The Lexington lawmaker noted that a 1995 rate settlement with Bell included some technology funds for the Oklahoma public schools, but the full amount was never allocated to common education. Of some $30 million set aside for schools and libraries, only $2 million was ever distributed.
"I think Bell was moving in the right direction when it agreed to give that money to the schools back in 1995, but for whatever reason, the distribution was never completed. If Bell would pledge some of its future benefits to common education, it could help us make up some of the ground we lost when schools didn't get the original amount of money that was pledged to them. I think it's also important that we have some guarantees this time so education will get every dollar it's promised," said Senator Hobson.
Oklahoma lags far behind other states in the field of classroom technology, according to the lawmaker. Statistics indicate that Oklahoma is trailing its competitors in computers, internet hook ups and computer-proficient students. For example: Only 56 percent of Oklahoma public schools have internet access; Of Oklahoma fourth-graders, 55 percent "never or hardly ever" use a
computer in the classroom. For eighth-graders the number is 46 percent; For every internet-connected computer in the Oklahoma schools, there are 12 students who have to share it (the ideal number is below 6);
"Clearly, we need to do something significant to put more computers and education technology in the classroom. We can't just throw a few million dollars at the problem and expect to solve it. It will take a substantial sum of money, but it certainly won't be without its rewards," noted Hobson.

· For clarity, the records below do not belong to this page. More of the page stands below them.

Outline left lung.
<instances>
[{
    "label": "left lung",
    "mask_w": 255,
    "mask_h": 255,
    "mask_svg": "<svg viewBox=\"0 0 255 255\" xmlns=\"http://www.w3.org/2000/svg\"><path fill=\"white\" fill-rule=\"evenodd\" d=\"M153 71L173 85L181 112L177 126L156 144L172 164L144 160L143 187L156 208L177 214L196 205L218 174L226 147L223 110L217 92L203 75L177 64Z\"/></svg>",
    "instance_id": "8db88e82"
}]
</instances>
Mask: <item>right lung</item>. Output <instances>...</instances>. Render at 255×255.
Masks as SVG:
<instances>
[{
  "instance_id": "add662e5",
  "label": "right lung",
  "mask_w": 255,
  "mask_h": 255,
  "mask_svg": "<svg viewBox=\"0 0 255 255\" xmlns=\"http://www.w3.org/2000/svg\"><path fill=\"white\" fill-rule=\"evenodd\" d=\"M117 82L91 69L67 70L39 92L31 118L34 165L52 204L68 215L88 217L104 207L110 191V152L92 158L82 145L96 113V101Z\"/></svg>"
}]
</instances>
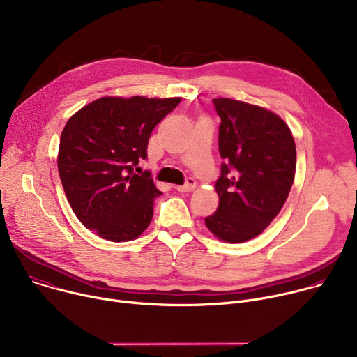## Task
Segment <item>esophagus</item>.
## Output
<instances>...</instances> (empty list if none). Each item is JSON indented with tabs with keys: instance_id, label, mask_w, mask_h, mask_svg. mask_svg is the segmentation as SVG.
I'll return each instance as SVG.
<instances>
[{
	"instance_id": "esophagus-1",
	"label": "esophagus",
	"mask_w": 357,
	"mask_h": 357,
	"mask_svg": "<svg viewBox=\"0 0 357 357\" xmlns=\"http://www.w3.org/2000/svg\"><path fill=\"white\" fill-rule=\"evenodd\" d=\"M195 188H197V182H195V179H192V178H188L185 185H178V186H175V189H176L178 192H192Z\"/></svg>"
}]
</instances>
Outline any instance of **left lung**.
I'll use <instances>...</instances> for the list:
<instances>
[{"mask_svg":"<svg viewBox=\"0 0 357 357\" xmlns=\"http://www.w3.org/2000/svg\"><path fill=\"white\" fill-rule=\"evenodd\" d=\"M219 153L225 164L215 183L219 205L205 218L219 241L242 243L261 235L283 208L296 171V145L275 112L231 98L213 100Z\"/></svg>","mask_w":357,"mask_h":357,"instance_id":"obj_1","label":"left lung"}]
</instances>
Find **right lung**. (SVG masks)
<instances>
[{
	"instance_id": "obj_1",
	"label": "right lung",
	"mask_w": 357,
	"mask_h": 357,
	"mask_svg": "<svg viewBox=\"0 0 357 357\" xmlns=\"http://www.w3.org/2000/svg\"><path fill=\"white\" fill-rule=\"evenodd\" d=\"M179 102V96H102L67 121L58 172L85 228L111 242L134 241L148 228L160 190L148 172L134 174V167L146 158L153 128Z\"/></svg>"
}]
</instances>
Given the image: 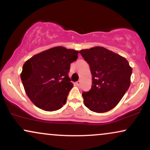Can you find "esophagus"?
I'll use <instances>...</instances> for the list:
<instances>
[{
  "label": "esophagus",
  "instance_id": "1",
  "mask_svg": "<svg viewBox=\"0 0 150 150\" xmlns=\"http://www.w3.org/2000/svg\"><path fill=\"white\" fill-rule=\"evenodd\" d=\"M75 85H76V86H79V85H80V84H81V81H76V82L75 83Z\"/></svg>",
  "mask_w": 150,
  "mask_h": 150
}]
</instances>
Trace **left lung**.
<instances>
[{"mask_svg": "<svg viewBox=\"0 0 150 150\" xmlns=\"http://www.w3.org/2000/svg\"><path fill=\"white\" fill-rule=\"evenodd\" d=\"M90 66L92 87L82 93L91 111L105 113L113 109L128 90L132 69L120 54L100 46L79 52Z\"/></svg>", "mask_w": 150, "mask_h": 150, "instance_id": "obj_1", "label": "left lung"}]
</instances>
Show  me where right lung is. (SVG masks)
Listing matches in <instances>:
<instances>
[{
  "label": "right lung",
  "instance_id": "obj_1",
  "mask_svg": "<svg viewBox=\"0 0 150 150\" xmlns=\"http://www.w3.org/2000/svg\"><path fill=\"white\" fill-rule=\"evenodd\" d=\"M78 51L57 46L35 54L23 66L21 79L36 107L46 111L61 109L73 84L69 72Z\"/></svg>",
  "mask_w": 150,
  "mask_h": 150
}]
</instances>
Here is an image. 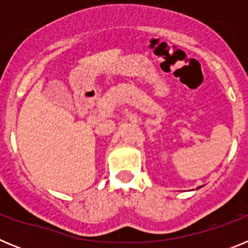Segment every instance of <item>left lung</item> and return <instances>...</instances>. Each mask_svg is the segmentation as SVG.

"For Bell and other companies to be successful in Oklahoma, we have to have a first-rate education system. They will directly benefit from this type of investment program."
The Corporation Commission will meet again Monday to continue discussions about Bell and its rate-making process. Senator Hobson is hoping the panel will consider his school technology proposal before any final agreement is reached.
"I really think this is in the best interest of all parties -the people of Oklahoma, the public schools and Southwestern Bell. I'd hate to see the Corporation Commission pass up a perfect opportunity to help our education system. School technology should be part of any agreement that is reached," said Senator Hobson.